There's a freeware .Net library called PDFSharp that uses .Net native GDI+, so it's slower and memory intensive. But then again, it's free.
webSupergoo have a super PDF library for .NET
Their ABCpdf product is designed for use with web servers. The documentation is clear and the installation is accompanied by an example website project.
If you visit their website you should see a link to the live demonstration:
http://www.websupergoo.com/abcpdf-1.htm
ABCpdf 7 is the current version. The performance and reliability is excellent. The standard version costs $329 USD, but sometimes an installation can be obtained for free. The download size is about 30 MB. Supports both 32 and 64-bit servers.
I've used http://www.tallcomponents.com/ mainly to fill in pdf forms and then flatten the pdf. Seems to work fine. I haven't had any issues.

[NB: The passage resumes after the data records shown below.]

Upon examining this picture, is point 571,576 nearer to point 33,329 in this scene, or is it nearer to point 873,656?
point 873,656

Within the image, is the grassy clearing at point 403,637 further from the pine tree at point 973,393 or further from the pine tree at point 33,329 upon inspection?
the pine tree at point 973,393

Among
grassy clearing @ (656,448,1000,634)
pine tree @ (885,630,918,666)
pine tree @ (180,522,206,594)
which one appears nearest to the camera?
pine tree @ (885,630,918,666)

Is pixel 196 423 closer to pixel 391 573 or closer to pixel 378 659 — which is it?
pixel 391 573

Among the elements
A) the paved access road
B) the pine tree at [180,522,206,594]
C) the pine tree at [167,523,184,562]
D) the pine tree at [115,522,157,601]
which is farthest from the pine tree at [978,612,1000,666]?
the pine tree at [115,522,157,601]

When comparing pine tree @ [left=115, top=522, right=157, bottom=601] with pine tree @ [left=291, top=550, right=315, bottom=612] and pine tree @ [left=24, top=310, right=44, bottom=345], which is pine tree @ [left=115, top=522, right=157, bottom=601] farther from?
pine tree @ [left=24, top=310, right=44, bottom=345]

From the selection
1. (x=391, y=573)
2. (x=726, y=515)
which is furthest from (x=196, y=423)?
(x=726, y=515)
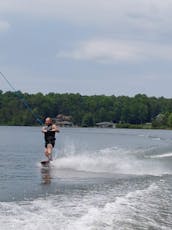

I don't know if it's the best, but I use PDF-Writer.NET, for which I paid $89. I have used it in several production applications. I like it because it's easy to set up and use, and it doesn't require a lot of coding, which makes it easier for new developers to ramp up on it.
Before that I was hacking together PDFs using an open source library and the Acrobat interop DLLs. That was rough.
Not sure about the PDF part but Aspose has a library for PDF. I've used their word library for generating word documents. their documentation is very decent in my opinion.
http://www.aspose.com/categories/file-format-components/aspose.pdf-for-.net-and-java/default.aspx
Check out Aspose.Pdf for .NET. It has a nice API, is well documented and has a light footprint.